Records supplied Start Marker

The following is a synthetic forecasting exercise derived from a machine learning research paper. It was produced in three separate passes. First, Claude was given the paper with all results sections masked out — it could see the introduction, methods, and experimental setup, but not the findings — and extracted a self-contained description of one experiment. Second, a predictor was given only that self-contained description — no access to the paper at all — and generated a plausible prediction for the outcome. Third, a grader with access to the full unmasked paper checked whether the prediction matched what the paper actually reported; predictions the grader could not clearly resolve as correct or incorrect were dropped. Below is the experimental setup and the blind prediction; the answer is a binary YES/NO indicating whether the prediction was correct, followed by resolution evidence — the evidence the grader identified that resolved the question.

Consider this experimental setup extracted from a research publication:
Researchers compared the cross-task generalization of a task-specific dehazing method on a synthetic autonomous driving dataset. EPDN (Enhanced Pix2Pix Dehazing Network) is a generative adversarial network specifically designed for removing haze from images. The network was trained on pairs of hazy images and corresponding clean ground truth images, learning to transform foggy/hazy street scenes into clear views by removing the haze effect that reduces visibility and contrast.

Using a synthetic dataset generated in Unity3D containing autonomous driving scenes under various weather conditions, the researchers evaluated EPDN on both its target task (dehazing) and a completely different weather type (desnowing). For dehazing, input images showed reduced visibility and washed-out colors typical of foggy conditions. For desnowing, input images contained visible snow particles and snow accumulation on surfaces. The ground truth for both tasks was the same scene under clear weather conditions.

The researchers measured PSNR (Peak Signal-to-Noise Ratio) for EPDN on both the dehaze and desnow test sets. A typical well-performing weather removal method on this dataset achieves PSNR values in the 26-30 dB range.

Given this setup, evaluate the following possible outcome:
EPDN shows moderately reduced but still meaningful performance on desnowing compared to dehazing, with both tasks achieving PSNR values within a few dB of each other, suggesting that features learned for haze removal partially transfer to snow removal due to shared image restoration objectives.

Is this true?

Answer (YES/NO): NO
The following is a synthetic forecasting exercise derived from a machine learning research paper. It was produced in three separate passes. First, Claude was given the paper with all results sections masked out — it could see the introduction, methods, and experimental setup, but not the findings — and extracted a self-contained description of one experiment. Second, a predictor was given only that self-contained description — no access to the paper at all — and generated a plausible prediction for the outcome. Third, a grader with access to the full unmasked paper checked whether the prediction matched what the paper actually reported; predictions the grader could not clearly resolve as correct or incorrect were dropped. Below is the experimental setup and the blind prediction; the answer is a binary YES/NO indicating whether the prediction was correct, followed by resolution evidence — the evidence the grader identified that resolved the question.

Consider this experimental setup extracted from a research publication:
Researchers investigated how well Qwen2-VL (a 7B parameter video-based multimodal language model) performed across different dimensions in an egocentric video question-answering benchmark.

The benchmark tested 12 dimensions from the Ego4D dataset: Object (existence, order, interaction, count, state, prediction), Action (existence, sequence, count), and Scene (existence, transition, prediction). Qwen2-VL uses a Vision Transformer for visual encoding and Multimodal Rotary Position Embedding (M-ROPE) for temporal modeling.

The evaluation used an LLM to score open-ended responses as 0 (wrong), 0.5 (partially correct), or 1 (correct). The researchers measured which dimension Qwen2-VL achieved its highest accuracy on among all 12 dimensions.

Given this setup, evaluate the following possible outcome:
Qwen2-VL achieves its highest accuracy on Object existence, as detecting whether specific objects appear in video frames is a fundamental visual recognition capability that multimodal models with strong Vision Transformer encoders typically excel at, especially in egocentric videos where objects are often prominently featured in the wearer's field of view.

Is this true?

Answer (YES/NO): NO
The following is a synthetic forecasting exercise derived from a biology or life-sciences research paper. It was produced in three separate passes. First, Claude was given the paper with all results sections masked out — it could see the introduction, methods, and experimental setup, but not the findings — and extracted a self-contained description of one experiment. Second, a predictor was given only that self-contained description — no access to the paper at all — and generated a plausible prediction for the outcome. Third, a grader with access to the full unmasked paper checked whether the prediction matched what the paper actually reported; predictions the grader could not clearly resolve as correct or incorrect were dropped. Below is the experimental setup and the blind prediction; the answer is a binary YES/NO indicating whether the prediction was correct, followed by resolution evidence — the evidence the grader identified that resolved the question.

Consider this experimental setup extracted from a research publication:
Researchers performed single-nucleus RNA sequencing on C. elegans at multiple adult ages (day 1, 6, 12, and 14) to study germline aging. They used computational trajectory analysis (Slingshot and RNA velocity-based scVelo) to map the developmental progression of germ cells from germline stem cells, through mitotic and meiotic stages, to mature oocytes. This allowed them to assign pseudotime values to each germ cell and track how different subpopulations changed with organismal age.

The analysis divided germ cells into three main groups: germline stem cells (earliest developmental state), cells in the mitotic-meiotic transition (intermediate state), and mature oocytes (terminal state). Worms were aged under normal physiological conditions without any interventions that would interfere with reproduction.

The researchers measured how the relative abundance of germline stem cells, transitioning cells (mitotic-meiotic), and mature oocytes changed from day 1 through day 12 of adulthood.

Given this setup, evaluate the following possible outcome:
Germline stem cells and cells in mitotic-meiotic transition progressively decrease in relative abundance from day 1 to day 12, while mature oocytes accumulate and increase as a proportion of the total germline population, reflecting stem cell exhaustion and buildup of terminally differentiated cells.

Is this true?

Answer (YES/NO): NO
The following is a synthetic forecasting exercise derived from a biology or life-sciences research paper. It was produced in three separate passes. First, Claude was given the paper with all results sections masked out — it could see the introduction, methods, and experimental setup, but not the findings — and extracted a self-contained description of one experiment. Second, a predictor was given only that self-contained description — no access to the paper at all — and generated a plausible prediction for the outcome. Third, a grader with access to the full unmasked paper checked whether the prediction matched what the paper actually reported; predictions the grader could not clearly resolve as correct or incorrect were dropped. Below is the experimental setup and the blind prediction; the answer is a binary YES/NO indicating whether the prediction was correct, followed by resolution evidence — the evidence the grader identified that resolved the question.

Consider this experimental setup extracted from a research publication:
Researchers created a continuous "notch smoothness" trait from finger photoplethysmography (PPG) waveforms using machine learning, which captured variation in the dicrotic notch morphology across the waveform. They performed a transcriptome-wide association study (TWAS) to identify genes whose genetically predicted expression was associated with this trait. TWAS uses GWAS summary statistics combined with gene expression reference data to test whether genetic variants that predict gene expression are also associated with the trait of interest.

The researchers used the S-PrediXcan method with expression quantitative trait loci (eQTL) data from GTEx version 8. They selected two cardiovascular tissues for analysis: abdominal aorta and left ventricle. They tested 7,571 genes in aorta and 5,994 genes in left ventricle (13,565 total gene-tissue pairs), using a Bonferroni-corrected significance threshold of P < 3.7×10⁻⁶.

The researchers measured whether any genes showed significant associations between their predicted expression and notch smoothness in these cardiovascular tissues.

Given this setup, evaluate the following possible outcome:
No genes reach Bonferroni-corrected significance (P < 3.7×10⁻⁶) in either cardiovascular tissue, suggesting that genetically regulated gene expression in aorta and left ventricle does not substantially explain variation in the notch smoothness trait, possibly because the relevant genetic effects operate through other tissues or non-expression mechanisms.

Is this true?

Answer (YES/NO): NO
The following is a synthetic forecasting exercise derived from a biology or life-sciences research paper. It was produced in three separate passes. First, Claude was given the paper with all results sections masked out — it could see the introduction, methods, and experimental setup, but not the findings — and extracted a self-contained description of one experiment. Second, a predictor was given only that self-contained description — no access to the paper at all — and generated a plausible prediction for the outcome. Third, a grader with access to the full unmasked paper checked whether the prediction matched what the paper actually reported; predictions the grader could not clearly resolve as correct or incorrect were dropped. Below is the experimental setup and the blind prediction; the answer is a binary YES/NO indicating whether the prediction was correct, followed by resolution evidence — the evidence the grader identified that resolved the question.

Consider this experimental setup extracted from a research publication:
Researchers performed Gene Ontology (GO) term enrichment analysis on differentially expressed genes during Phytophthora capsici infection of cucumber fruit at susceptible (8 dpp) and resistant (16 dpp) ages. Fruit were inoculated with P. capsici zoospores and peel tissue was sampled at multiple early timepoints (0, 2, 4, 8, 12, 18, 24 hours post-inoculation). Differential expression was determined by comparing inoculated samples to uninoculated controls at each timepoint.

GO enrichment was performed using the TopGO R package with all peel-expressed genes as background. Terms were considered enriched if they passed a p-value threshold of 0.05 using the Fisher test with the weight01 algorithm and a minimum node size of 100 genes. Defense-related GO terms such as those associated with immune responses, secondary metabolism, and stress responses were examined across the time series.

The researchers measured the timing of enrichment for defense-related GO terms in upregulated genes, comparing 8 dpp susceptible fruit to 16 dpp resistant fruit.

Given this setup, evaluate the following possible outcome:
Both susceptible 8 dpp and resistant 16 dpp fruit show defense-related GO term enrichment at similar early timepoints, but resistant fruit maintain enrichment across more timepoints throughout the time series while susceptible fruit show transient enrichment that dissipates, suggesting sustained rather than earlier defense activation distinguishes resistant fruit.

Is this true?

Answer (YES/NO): NO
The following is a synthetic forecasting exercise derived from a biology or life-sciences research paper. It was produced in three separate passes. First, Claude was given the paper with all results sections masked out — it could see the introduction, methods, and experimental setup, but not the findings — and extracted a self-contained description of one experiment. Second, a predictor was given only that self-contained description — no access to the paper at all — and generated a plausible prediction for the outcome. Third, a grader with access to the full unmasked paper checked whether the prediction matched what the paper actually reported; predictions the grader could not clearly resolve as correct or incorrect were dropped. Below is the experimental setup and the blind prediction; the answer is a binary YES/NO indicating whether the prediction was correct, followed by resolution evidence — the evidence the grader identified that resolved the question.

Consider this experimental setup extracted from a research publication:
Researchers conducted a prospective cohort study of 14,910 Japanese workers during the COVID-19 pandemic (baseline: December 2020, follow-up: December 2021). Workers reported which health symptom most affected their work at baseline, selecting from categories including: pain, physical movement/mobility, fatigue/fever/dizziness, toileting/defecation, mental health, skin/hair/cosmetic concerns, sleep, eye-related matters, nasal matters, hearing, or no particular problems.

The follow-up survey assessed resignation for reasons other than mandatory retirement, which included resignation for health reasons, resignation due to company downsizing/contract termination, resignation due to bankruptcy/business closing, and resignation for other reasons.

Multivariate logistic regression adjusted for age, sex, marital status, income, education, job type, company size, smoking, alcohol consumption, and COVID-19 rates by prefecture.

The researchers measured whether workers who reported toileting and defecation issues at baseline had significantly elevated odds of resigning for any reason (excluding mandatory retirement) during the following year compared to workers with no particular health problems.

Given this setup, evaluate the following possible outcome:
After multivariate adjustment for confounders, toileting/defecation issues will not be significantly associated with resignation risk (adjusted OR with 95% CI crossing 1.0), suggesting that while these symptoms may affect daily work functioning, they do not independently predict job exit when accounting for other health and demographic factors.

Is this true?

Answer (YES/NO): YES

Records supplied End Marker

- **Directions**
Look over the material above and show each line where "comparing" appears.

- **Result of this exercise**
Researchers performed Gene Ontology (GO) term enrichment analysis on differentially expressed genes during Phytophthora capsici infection of cucumber fruit at susceptible (8 dpp) and resistant (16 dpp) ages. Fruit were inoculated with P. capsici zoospores and peel tissue was sampled at multiple early timepoints (0, 2, 4, 8, 12, 18, 24 hours post-inoculation). Differential expression was determined by comparing inoculated samples to uninoculated controls at each timepoint.
The researchers measured the timing of enrichment for defense-related GO terms in upregulated genes, comparing 8 dpp susceptible fruit to 16 dpp resistant fruit.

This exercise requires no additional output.